The religious right believes that President Bush is doing God’s will in the White House. And if God has chosen Bush, that means that Bush’s opponents are on the side of Satan. For this reason, it doesn’t matter that Bush lost three debates, that the war in Iraq is a disaster, that Bush has created massive fiscal deficits throught gross mismanagement of the economy.
Commenting on the Suskind article in Salon, Michelle Goldberg equates the Bush administration’s manipulation of the religious right with a nascent toltalitarian movement. Here she quotes Hannah Arendt on totalitarianism:
“The chief qualification of a mass leader has become unending infallibility; he can never admit an error,” she wrote. Later, she continued, “The stubbornness with which totalitarian dictators have clung to their original lies in the fact of absurdity is more than superstitious gratitude to what turned the trick,…Once these propaganda slogans are integrated into a ‘living organization,’ they cannot be safely eliminated without wrecking the whole structure.”

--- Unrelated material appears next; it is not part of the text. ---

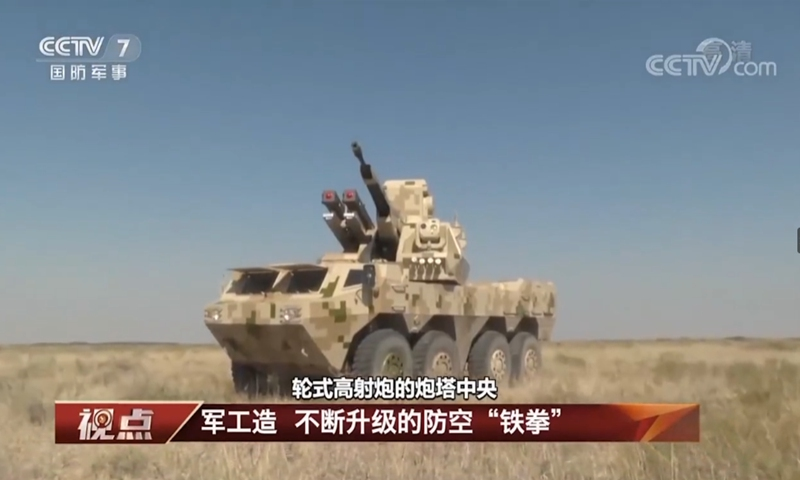 Chinese-made SAM systems - Page 2 6deb3710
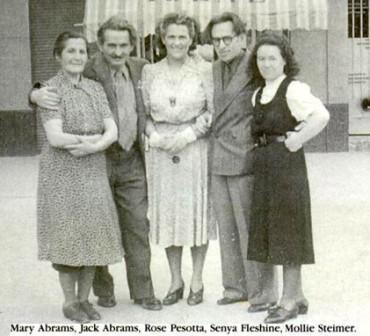 Rose Pesotta (center) and Friends in Mexico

The United States, of course, has not gone fascist under Bush, even if it’s less free that it was four years ago. But he’s not done yet. Besides, in the above quotes, Arendt wasn’t writing about totalitarian societies. She was writing about totalitarian movements that were gaining power but had yet to take over. It’s important to maintain a sense of proportion when talking about this administration, which, for all its awfulness, is light-years away from Hitlerian. Finishing Suskind’s article, though, there’s not much reason for those of us in the “reality-based community” to trust that American democracy can survive intact if this man gets another four years to try to bend the world to his illusions.